The director, Jacques Tourneur, had already proven himself to be a master of terror and suspense with his earlier Val Lewton produced supernatural thrillers, Cat People (1942), I Walked with a Zombie (1943) and The Leopard Man (1943).  There, as well as here, every action, no matter how strange and fantastical in nature, has both a supernatural and psychological interpretation, creating a sense of restless ambiguity.  As such, the audience throughout is never quite certain of Karswell's true motivations; if his control over the development of these events derives from a genuine "mystical" influence, or if that otherworldly perspective of his is simply a smokescreen; a way of implanting a seed of suggestion into the subconscious minds of the central characters in an effort to create an atmosphere of uncertainty; fuel for an overactive imagination.  Even the appearance of the demon itself - rendered on-screen as an elaborate special effect - is justified by the dreamlike atmosphere created by the director and his crew; the significance of Holden's introduction, for example - half-asleep on an airplane somewhere over the Atlantic Ocean - once again establishes a character caught between two worlds; a sleepwalker trapped, forever in his own nightmare, both vivid and surreal.


My Case [Manoel de Oliveira, 1986]:

It begins with three versions of a single scene; three repetitions.  In each version, the basic action remains the same.  A man, played with great integrity and conviction by Luís Miguel Cintra, invades the stage of a small theatre company in an effort to plead his case to an unseen, impassive audience, suggested only by the off-screen presence of Oliveira and his crew.  As the man gestures and pontificates with a crazed abandon, thwarted in his continual attempts to put forward his own tormented appeal against the protestations of 'others', we're instead made witness to the testimonies of the various supporting characters; amongst them the star of the play currently being rehearsed, its beleaguered director, a harried stagehand and a lone member of the audience who appears, as if from nowhere, as if indicative of the audience of this film - the cinematograph - as opposed to the play within.  After the three initial repetitions, the film cuts to a stylised, post-apocalyptic landscape, against which a dramatisation of The Book of Job - where each of the main characters once again appear, but this time in a different guise - provides a late riposte to the first scene (and its three iterations), while also allowing the central figure, still portrayed by Cintra, to finally plead the solemnity of his case. 
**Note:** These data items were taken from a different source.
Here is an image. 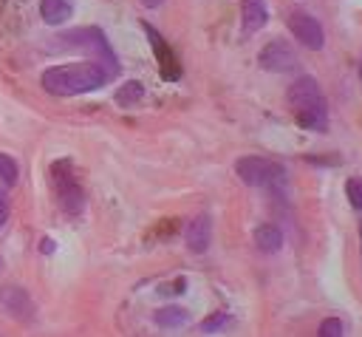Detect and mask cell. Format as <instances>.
<instances>
[{"mask_svg":"<svg viewBox=\"0 0 362 337\" xmlns=\"http://www.w3.org/2000/svg\"><path fill=\"white\" fill-rule=\"evenodd\" d=\"M209 241H212V218L209 215H195L184 229L187 249L195 252V255H204L209 249Z\"/></svg>","mask_w":362,"mask_h":337,"instance_id":"10","label":"cell"},{"mask_svg":"<svg viewBox=\"0 0 362 337\" xmlns=\"http://www.w3.org/2000/svg\"><path fill=\"white\" fill-rule=\"evenodd\" d=\"M0 309L20 320V323H31L34 320V300L28 297V292L23 286H0Z\"/></svg>","mask_w":362,"mask_h":337,"instance_id":"8","label":"cell"},{"mask_svg":"<svg viewBox=\"0 0 362 337\" xmlns=\"http://www.w3.org/2000/svg\"><path fill=\"white\" fill-rule=\"evenodd\" d=\"M110 79V74L99 62H68V65H54L42 74V88L51 96H79L88 91L102 88Z\"/></svg>","mask_w":362,"mask_h":337,"instance_id":"1","label":"cell"},{"mask_svg":"<svg viewBox=\"0 0 362 337\" xmlns=\"http://www.w3.org/2000/svg\"><path fill=\"white\" fill-rule=\"evenodd\" d=\"M141 96H144V85L136 82V79H127V82L119 85V91H116V105L130 108V105H136Z\"/></svg>","mask_w":362,"mask_h":337,"instance_id":"15","label":"cell"},{"mask_svg":"<svg viewBox=\"0 0 362 337\" xmlns=\"http://www.w3.org/2000/svg\"><path fill=\"white\" fill-rule=\"evenodd\" d=\"M257 62L263 71H272V74H291L297 68V54L294 48L286 42V40H272L260 48L257 54Z\"/></svg>","mask_w":362,"mask_h":337,"instance_id":"7","label":"cell"},{"mask_svg":"<svg viewBox=\"0 0 362 337\" xmlns=\"http://www.w3.org/2000/svg\"><path fill=\"white\" fill-rule=\"evenodd\" d=\"M40 14L48 25H59L74 14V0H40Z\"/></svg>","mask_w":362,"mask_h":337,"instance_id":"13","label":"cell"},{"mask_svg":"<svg viewBox=\"0 0 362 337\" xmlns=\"http://www.w3.org/2000/svg\"><path fill=\"white\" fill-rule=\"evenodd\" d=\"M141 28H144V34H147V40H150V48H153L156 59H158V71H161V76L170 79V82L178 79V76H181V65H178L175 51L164 42V37H161L150 23H141Z\"/></svg>","mask_w":362,"mask_h":337,"instance_id":"9","label":"cell"},{"mask_svg":"<svg viewBox=\"0 0 362 337\" xmlns=\"http://www.w3.org/2000/svg\"><path fill=\"white\" fill-rule=\"evenodd\" d=\"M252 241H255V249L263 252V255H277V252L283 249V232H280V227H274V224H260V227L255 229Z\"/></svg>","mask_w":362,"mask_h":337,"instance_id":"12","label":"cell"},{"mask_svg":"<svg viewBox=\"0 0 362 337\" xmlns=\"http://www.w3.org/2000/svg\"><path fill=\"white\" fill-rule=\"evenodd\" d=\"M235 173L243 184L260 190H280L286 184V170L263 156H240L235 161Z\"/></svg>","mask_w":362,"mask_h":337,"instance_id":"5","label":"cell"},{"mask_svg":"<svg viewBox=\"0 0 362 337\" xmlns=\"http://www.w3.org/2000/svg\"><path fill=\"white\" fill-rule=\"evenodd\" d=\"M286 25H288V31L294 34V40L300 45H305L311 51H320L325 45V31H322V25H320L317 17H311L305 11H291L286 17Z\"/></svg>","mask_w":362,"mask_h":337,"instance_id":"6","label":"cell"},{"mask_svg":"<svg viewBox=\"0 0 362 337\" xmlns=\"http://www.w3.org/2000/svg\"><path fill=\"white\" fill-rule=\"evenodd\" d=\"M359 76H362V68H359Z\"/></svg>","mask_w":362,"mask_h":337,"instance_id":"23","label":"cell"},{"mask_svg":"<svg viewBox=\"0 0 362 337\" xmlns=\"http://www.w3.org/2000/svg\"><path fill=\"white\" fill-rule=\"evenodd\" d=\"M40 249H42L45 255H48V252H54V241H51V238H42V246H40Z\"/></svg>","mask_w":362,"mask_h":337,"instance_id":"21","label":"cell"},{"mask_svg":"<svg viewBox=\"0 0 362 337\" xmlns=\"http://www.w3.org/2000/svg\"><path fill=\"white\" fill-rule=\"evenodd\" d=\"M317 334H320V337H342V334H345V323H342L339 317H325V320L320 323Z\"/></svg>","mask_w":362,"mask_h":337,"instance_id":"17","label":"cell"},{"mask_svg":"<svg viewBox=\"0 0 362 337\" xmlns=\"http://www.w3.org/2000/svg\"><path fill=\"white\" fill-rule=\"evenodd\" d=\"M345 195H348L351 207L362 212V178H359V176H351V178L345 181Z\"/></svg>","mask_w":362,"mask_h":337,"instance_id":"16","label":"cell"},{"mask_svg":"<svg viewBox=\"0 0 362 337\" xmlns=\"http://www.w3.org/2000/svg\"><path fill=\"white\" fill-rule=\"evenodd\" d=\"M48 181H51V187H54V195H57L59 210H62L65 215H71V218L82 215V210H85V190H82V184L76 181L74 167H71L68 159H59V161H54V164L48 167Z\"/></svg>","mask_w":362,"mask_h":337,"instance_id":"4","label":"cell"},{"mask_svg":"<svg viewBox=\"0 0 362 337\" xmlns=\"http://www.w3.org/2000/svg\"><path fill=\"white\" fill-rule=\"evenodd\" d=\"M164 0H141V6H147V8H158Z\"/></svg>","mask_w":362,"mask_h":337,"instance_id":"22","label":"cell"},{"mask_svg":"<svg viewBox=\"0 0 362 337\" xmlns=\"http://www.w3.org/2000/svg\"><path fill=\"white\" fill-rule=\"evenodd\" d=\"M8 221V195H6V190L0 187V227Z\"/></svg>","mask_w":362,"mask_h":337,"instance_id":"20","label":"cell"},{"mask_svg":"<svg viewBox=\"0 0 362 337\" xmlns=\"http://www.w3.org/2000/svg\"><path fill=\"white\" fill-rule=\"evenodd\" d=\"M187 320H189V314H187V309H181V306H164V309L156 312V323H158L161 329H178V326H184Z\"/></svg>","mask_w":362,"mask_h":337,"instance_id":"14","label":"cell"},{"mask_svg":"<svg viewBox=\"0 0 362 337\" xmlns=\"http://www.w3.org/2000/svg\"><path fill=\"white\" fill-rule=\"evenodd\" d=\"M0 263H3V261H0Z\"/></svg>","mask_w":362,"mask_h":337,"instance_id":"24","label":"cell"},{"mask_svg":"<svg viewBox=\"0 0 362 337\" xmlns=\"http://www.w3.org/2000/svg\"><path fill=\"white\" fill-rule=\"evenodd\" d=\"M286 102H288L294 119L300 122V127L314 130V133L328 130V102L314 76H308V74L297 76L286 91Z\"/></svg>","mask_w":362,"mask_h":337,"instance_id":"2","label":"cell"},{"mask_svg":"<svg viewBox=\"0 0 362 337\" xmlns=\"http://www.w3.org/2000/svg\"><path fill=\"white\" fill-rule=\"evenodd\" d=\"M0 178H3L6 187H11L17 181V161L6 153H0Z\"/></svg>","mask_w":362,"mask_h":337,"instance_id":"18","label":"cell"},{"mask_svg":"<svg viewBox=\"0 0 362 337\" xmlns=\"http://www.w3.org/2000/svg\"><path fill=\"white\" fill-rule=\"evenodd\" d=\"M62 45L85 51L93 62H99V65L110 74V79L119 74V59H116V54H113V48H110V42H107V37H105V31H102V28L85 25V28L65 31V34H62Z\"/></svg>","mask_w":362,"mask_h":337,"instance_id":"3","label":"cell"},{"mask_svg":"<svg viewBox=\"0 0 362 337\" xmlns=\"http://www.w3.org/2000/svg\"><path fill=\"white\" fill-rule=\"evenodd\" d=\"M226 323H229V314H226V312H215L212 317H206V320L201 323V331H204V334H212V331H218V329L226 326Z\"/></svg>","mask_w":362,"mask_h":337,"instance_id":"19","label":"cell"},{"mask_svg":"<svg viewBox=\"0 0 362 337\" xmlns=\"http://www.w3.org/2000/svg\"><path fill=\"white\" fill-rule=\"evenodd\" d=\"M269 23L266 0H240V28L243 34H257Z\"/></svg>","mask_w":362,"mask_h":337,"instance_id":"11","label":"cell"}]
</instances>
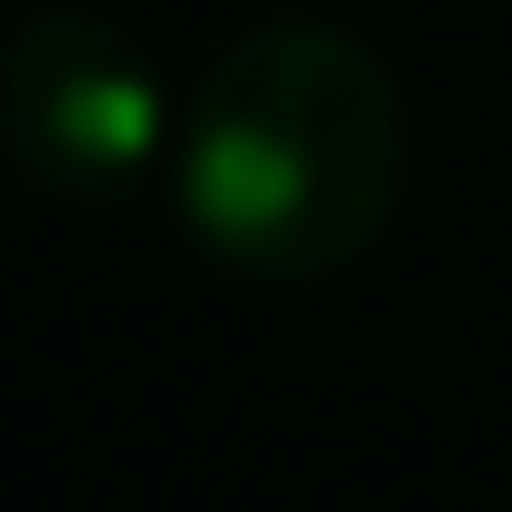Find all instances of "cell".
<instances>
[{
    "label": "cell",
    "mask_w": 512,
    "mask_h": 512,
    "mask_svg": "<svg viewBox=\"0 0 512 512\" xmlns=\"http://www.w3.org/2000/svg\"><path fill=\"white\" fill-rule=\"evenodd\" d=\"M402 201V91L342 21L241 31L171 141V211L221 272H352Z\"/></svg>",
    "instance_id": "1"
},
{
    "label": "cell",
    "mask_w": 512,
    "mask_h": 512,
    "mask_svg": "<svg viewBox=\"0 0 512 512\" xmlns=\"http://www.w3.org/2000/svg\"><path fill=\"white\" fill-rule=\"evenodd\" d=\"M0 131H11V161L51 201H111V191L171 171L181 111H171L161 71L141 61V41H121L91 11H41L0 51Z\"/></svg>",
    "instance_id": "2"
}]
</instances>
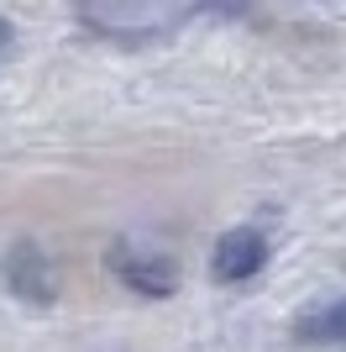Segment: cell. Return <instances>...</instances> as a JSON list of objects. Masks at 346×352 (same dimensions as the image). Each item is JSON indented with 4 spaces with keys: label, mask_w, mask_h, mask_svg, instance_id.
I'll return each mask as SVG.
<instances>
[{
    "label": "cell",
    "mask_w": 346,
    "mask_h": 352,
    "mask_svg": "<svg viewBox=\"0 0 346 352\" xmlns=\"http://www.w3.org/2000/svg\"><path fill=\"white\" fill-rule=\"evenodd\" d=\"M189 16L194 11H184V6H89V11H79V21L115 43H158L173 27H184Z\"/></svg>",
    "instance_id": "6da1fadb"
},
{
    "label": "cell",
    "mask_w": 346,
    "mask_h": 352,
    "mask_svg": "<svg viewBox=\"0 0 346 352\" xmlns=\"http://www.w3.org/2000/svg\"><path fill=\"white\" fill-rule=\"evenodd\" d=\"M262 268H268V236H262V226H236L210 252V279L216 284H246V279H257Z\"/></svg>",
    "instance_id": "7a4b0ae2"
},
{
    "label": "cell",
    "mask_w": 346,
    "mask_h": 352,
    "mask_svg": "<svg viewBox=\"0 0 346 352\" xmlns=\"http://www.w3.org/2000/svg\"><path fill=\"white\" fill-rule=\"evenodd\" d=\"M294 342L299 347H346V294L331 305H310L294 316Z\"/></svg>",
    "instance_id": "5b68a950"
},
{
    "label": "cell",
    "mask_w": 346,
    "mask_h": 352,
    "mask_svg": "<svg viewBox=\"0 0 346 352\" xmlns=\"http://www.w3.org/2000/svg\"><path fill=\"white\" fill-rule=\"evenodd\" d=\"M11 43H16V27H11V21H0V58L11 53Z\"/></svg>",
    "instance_id": "8992f818"
},
{
    "label": "cell",
    "mask_w": 346,
    "mask_h": 352,
    "mask_svg": "<svg viewBox=\"0 0 346 352\" xmlns=\"http://www.w3.org/2000/svg\"><path fill=\"white\" fill-rule=\"evenodd\" d=\"M111 268H115V279L126 284V289L147 294V300H168V294L178 289V268H173L163 252L115 248V252H111Z\"/></svg>",
    "instance_id": "3957f363"
},
{
    "label": "cell",
    "mask_w": 346,
    "mask_h": 352,
    "mask_svg": "<svg viewBox=\"0 0 346 352\" xmlns=\"http://www.w3.org/2000/svg\"><path fill=\"white\" fill-rule=\"evenodd\" d=\"M5 284H11V294H21V300H32V305H47V300H53L47 258L32 248V242H21V248L5 252Z\"/></svg>",
    "instance_id": "277c9868"
}]
</instances>
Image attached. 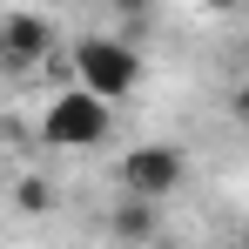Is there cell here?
Segmentation results:
<instances>
[{
  "instance_id": "1",
  "label": "cell",
  "mask_w": 249,
  "mask_h": 249,
  "mask_svg": "<svg viewBox=\"0 0 249 249\" xmlns=\"http://www.w3.org/2000/svg\"><path fill=\"white\" fill-rule=\"evenodd\" d=\"M68 61H74V88L101 94V101H128L142 88V47L128 34H81L68 47Z\"/></svg>"
},
{
  "instance_id": "2",
  "label": "cell",
  "mask_w": 249,
  "mask_h": 249,
  "mask_svg": "<svg viewBox=\"0 0 249 249\" xmlns=\"http://www.w3.org/2000/svg\"><path fill=\"white\" fill-rule=\"evenodd\" d=\"M115 135V101L88 94V88H61L41 108V142L61 148V155H81V148H101Z\"/></svg>"
},
{
  "instance_id": "3",
  "label": "cell",
  "mask_w": 249,
  "mask_h": 249,
  "mask_svg": "<svg viewBox=\"0 0 249 249\" xmlns=\"http://www.w3.org/2000/svg\"><path fill=\"white\" fill-rule=\"evenodd\" d=\"M182 148H168V142H142V148H128L122 155V196H142V202H168L175 189H182Z\"/></svg>"
},
{
  "instance_id": "4",
  "label": "cell",
  "mask_w": 249,
  "mask_h": 249,
  "mask_svg": "<svg viewBox=\"0 0 249 249\" xmlns=\"http://www.w3.org/2000/svg\"><path fill=\"white\" fill-rule=\"evenodd\" d=\"M155 229H162V202H142V196H122V202H115V236H122V249H148Z\"/></svg>"
},
{
  "instance_id": "5",
  "label": "cell",
  "mask_w": 249,
  "mask_h": 249,
  "mask_svg": "<svg viewBox=\"0 0 249 249\" xmlns=\"http://www.w3.org/2000/svg\"><path fill=\"white\" fill-rule=\"evenodd\" d=\"M0 41H7L14 61H41L47 41H54V27H47L41 14H14V20H0Z\"/></svg>"
}]
</instances>
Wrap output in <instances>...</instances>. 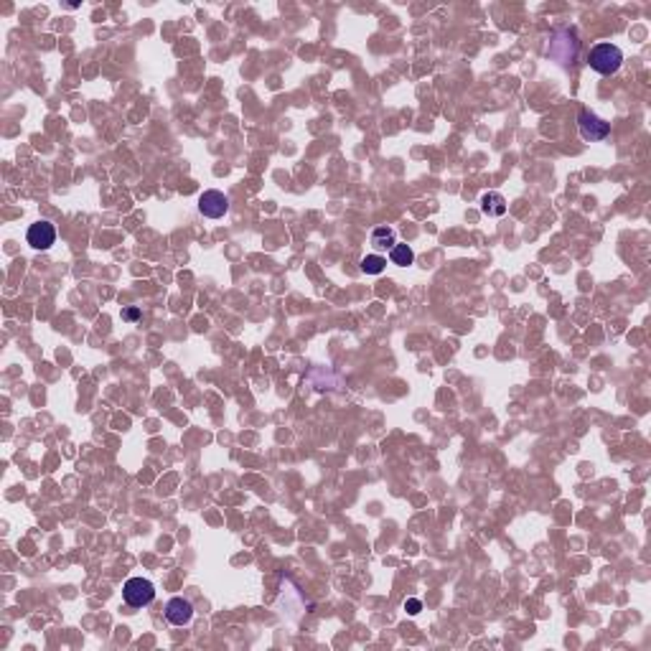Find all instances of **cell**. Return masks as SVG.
I'll use <instances>...</instances> for the list:
<instances>
[{"instance_id":"cell-2","label":"cell","mask_w":651,"mask_h":651,"mask_svg":"<svg viewBox=\"0 0 651 651\" xmlns=\"http://www.w3.org/2000/svg\"><path fill=\"white\" fill-rule=\"evenodd\" d=\"M123 598L130 608H143L156 598V588L145 577H130L123 588Z\"/></svg>"},{"instance_id":"cell-7","label":"cell","mask_w":651,"mask_h":651,"mask_svg":"<svg viewBox=\"0 0 651 651\" xmlns=\"http://www.w3.org/2000/svg\"><path fill=\"white\" fill-rule=\"evenodd\" d=\"M481 211L486 216H504L506 214V198L502 194H496V191L484 194L481 196Z\"/></svg>"},{"instance_id":"cell-11","label":"cell","mask_w":651,"mask_h":651,"mask_svg":"<svg viewBox=\"0 0 651 651\" xmlns=\"http://www.w3.org/2000/svg\"><path fill=\"white\" fill-rule=\"evenodd\" d=\"M404 610H407L410 616H417V613H420V610H422V603L417 601V598H410V601L404 603Z\"/></svg>"},{"instance_id":"cell-12","label":"cell","mask_w":651,"mask_h":651,"mask_svg":"<svg viewBox=\"0 0 651 651\" xmlns=\"http://www.w3.org/2000/svg\"><path fill=\"white\" fill-rule=\"evenodd\" d=\"M123 318L125 321H138V318H141V311H138V308H127L123 313Z\"/></svg>"},{"instance_id":"cell-6","label":"cell","mask_w":651,"mask_h":651,"mask_svg":"<svg viewBox=\"0 0 651 651\" xmlns=\"http://www.w3.org/2000/svg\"><path fill=\"white\" fill-rule=\"evenodd\" d=\"M165 619L171 621L174 626H186L194 619V606L186 598H171V601L165 603Z\"/></svg>"},{"instance_id":"cell-10","label":"cell","mask_w":651,"mask_h":651,"mask_svg":"<svg viewBox=\"0 0 651 651\" xmlns=\"http://www.w3.org/2000/svg\"><path fill=\"white\" fill-rule=\"evenodd\" d=\"M384 267H387V260L382 255H366L362 260V272H366V275H380V272H384Z\"/></svg>"},{"instance_id":"cell-1","label":"cell","mask_w":651,"mask_h":651,"mask_svg":"<svg viewBox=\"0 0 651 651\" xmlns=\"http://www.w3.org/2000/svg\"><path fill=\"white\" fill-rule=\"evenodd\" d=\"M588 64H590L593 72H598V74L603 76L616 74L621 69V64H623V51H621L616 43H598V46H593L590 54H588Z\"/></svg>"},{"instance_id":"cell-4","label":"cell","mask_w":651,"mask_h":651,"mask_svg":"<svg viewBox=\"0 0 651 651\" xmlns=\"http://www.w3.org/2000/svg\"><path fill=\"white\" fill-rule=\"evenodd\" d=\"M198 211L207 219H222L229 211V196L216 189H209L198 196Z\"/></svg>"},{"instance_id":"cell-5","label":"cell","mask_w":651,"mask_h":651,"mask_svg":"<svg viewBox=\"0 0 651 651\" xmlns=\"http://www.w3.org/2000/svg\"><path fill=\"white\" fill-rule=\"evenodd\" d=\"M25 239H28V245H31L33 249H49L51 245L56 242V229H54V224L49 222H36L28 227Z\"/></svg>"},{"instance_id":"cell-9","label":"cell","mask_w":651,"mask_h":651,"mask_svg":"<svg viewBox=\"0 0 651 651\" xmlns=\"http://www.w3.org/2000/svg\"><path fill=\"white\" fill-rule=\"evenodd\" d=\"M389 260L395 265H400V267H407V265L415 262V252L407 245H395V247L389 249Z\"/></svg>"},{"instance_id":"cell-3","label":"cell","mask_w":651,"mask_h":651,"mask_svg":"<svg viewBox=\"0 0 651 651\" xmlns=\"http://www.w3.org/2000/svg\"><path fill=\"white\" fill-rule=\"evenodd\" d=\"M577 125H580V135L590 143L606 141L610 132V125L606 123V120H601L595 112H590V110H583V112L577 115Z\"/></svg>"},{"instance_id":"cell-8","label":"cell","mask_w":651,"mask_h":651,"mask_svg":"<svg viewBox=\"0 0 651 651\" xmlns=\"http://www.w3.org/2000/svg\"><path fill=\"white\" fill-rule=\"evenodd\" d=\"M397 242H395V229L392 227H377V229L371 231V247L377 249V252H384V249H392Z\"/></svg>"}]
</instances>
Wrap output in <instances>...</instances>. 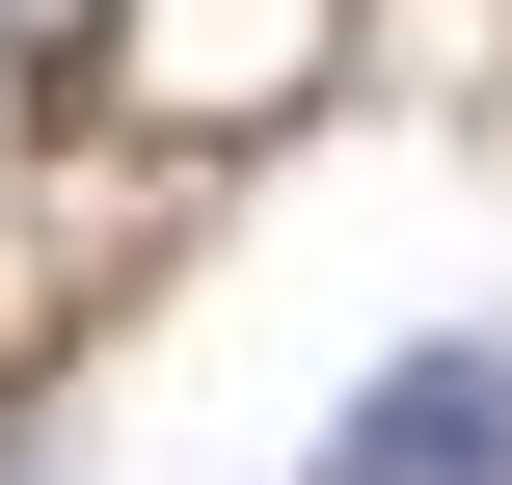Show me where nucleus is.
<instances>
[{
    "instance_id": "obj_1",
    "label": "nucleus",
    "mask_w": 512,
    "mask_h": 485,
    "mask_svg": "<svg viewBox=\"0 0 512 485\" xmlns=\"http://www.w3.org/2000/svg\"><path fill=\"white\" fill-rule=\"evenodd\" d=\"M108 81H135L162 135H216V108H297V81H324V0H108Z\"/></svg>"
},
{
    "instance_id": "obj_2",
    "label": "nucleus",
    "mask_w": 512,
    "mask_h": 485,
    "mask_svg": "<svg viewBox=\"0 0 512 485\" xmlns=\"http://www.w3.org/2000/svg\"><path fill=\"white\" fill-rule=\"evenodd\" d=\"M324 485H512V351H405V378L324 432Z\"/></svg>"
},
{
    "instance_id": "obj_3",
    "label": "nucleus",
    "mask_w": 512,
    "mask_h": 485,
    "mask_svg": "<svg viewBox=\"0 0 512 485\" xmlns=\"http://www.w3.org/2000/svg\"><path fill=\"white\" fill-rule=\"evenodd\" d=\"M81 27H108V0H0V54H81Z\"/></svg>"
}]
</instances>
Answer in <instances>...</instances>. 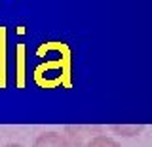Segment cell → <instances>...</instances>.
<instances>
[{
  "label": "cell",
  "mask_w": 152,
  "mask_h": 147,
  "mask_svg": "<svg viewBox=\"0 0 152 147\" xmlns=\"http://www.w3.org/2000/svg\"><path fill=\"white\" fill-rule=\"evenodd\" d=\"M101 126H66L65 137L70 147H84L91 137L101 134Z\"/></svg>",
  "instance_id": "6da1fadb"
},
{
  "label": "cell",
  "mask_w": 152,
  "mask_h": 147,
  "mask_svg": "<svg viewBox=\"0 0 152 147\" xmlns=\"http://www.w3.org/2000/svg\"><path fill=\"white\" fill-rule=\"evenodd\" d=\"M32 147H70V145L66 141L65 134H59V132H42V134L36 136Z\"/></svg>",
  "instance_id": "7a4b0ae2"
},
{
  "label": "cell",
  "mask_w": 152,
  "mask_h": 147,
  "mask_svg": "<svg viewBox=\"0 0 152 147\" xmlns=\"http://www.w3.org/2000/svg\"><path fill=\"white\" fill-rule=\"evenodd\" d=\"M114 134L124 136V137H133V136H139L142 130H145V124H112L108 126Z\"/></svg>",
  "instance_id": "3957f363"
},
{
  "label": "cell",
  "mask_w": 152,
  "mask_h": 147,
  "mask_svg": "<svg viewBox=\"0 0 152 147\" xmlns=\"http://www.w3.org/2000/svg\"><path fill=\"white\" fill-rule=\"evenodd\" d=\"M84 147H122V145L118 143L114 137H108V136H104V134H99V136L91 137V140H89Z\"/></svg>",
  "instance_id": "277c9868"
},
{
  "label": "cell",
  "mask_w": 152,
  "mask_h": 147,
  "mask_svg": "<svg viewBox=\"0 0 152 147\" xmlns=\"http://www.w3.org/2000/svg\"><path fill=\"white\" fill-rule=\"evenodd\" d=\"M4 147H23L21 143H8V145H4Z\"/></svg>",
  "instance_id": "5b68a950"
}]
</instances>
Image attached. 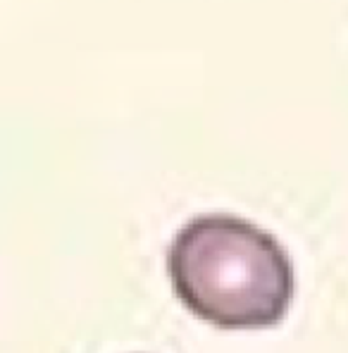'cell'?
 <instances>
[{"label": "cell", "instance_id": "6da1fadb", "mask_svg": "<svg viewBox=\"0 0 348 353\" xmlns=\"http://www.w3.org/2000/svg\"><path fill=\"white\" fill-rule=\"evenodd\" d=\"M176 299L222 330H265L287 318L296 292L289 253L269 232L234 215H198L167 251Z\"/></svg>", "mask_w": 348, "mask_h": 353}]
</instances>
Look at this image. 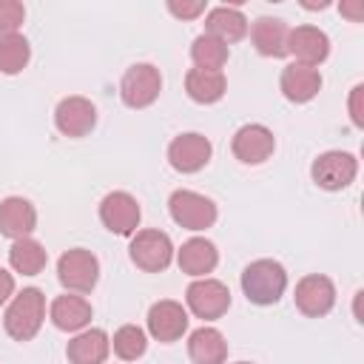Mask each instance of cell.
<instances>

Although the action of each reiteration is effectively the same - at least in terms of its development and the choreography of events - the three scenes are still presented via a different, highly contrasting cinematic approach.  The appropriation of different styles - from the more conventional 'filmed play', to a silent cinema pastiche, to something eventually more avant-garde - seems intended to draw our attention to the artificiality of the medium and our own perspective as the audience of a film.  The self-awareness of the form also creates a context for that remarkable moment during the third repetition, in which a man, interrupting the interruption of Cintra, sets-up a movie projector and screen in the centre of the stage, and uses it to project images of actual atrocity and despair.  In this one moment, Oliveira seems to question the complacency of his characters (and us, the 'unseen' audience), making it clear that Cintra's "case" - or at least one interpretation of it - is partly related to the inability of man to mediate on behalf of the great sorrows of the modern world.  This interpretation is perhaps more in keeping with that unforgettable final image of da Vinci's the Mona Lisa, where the art - as ever, in its capacity to transform complex themes into simple gestures - is able to provide a 'case' for humanity (a reason or justification for our existence), which this man, in his very personal, very self-righteous indignation, could not.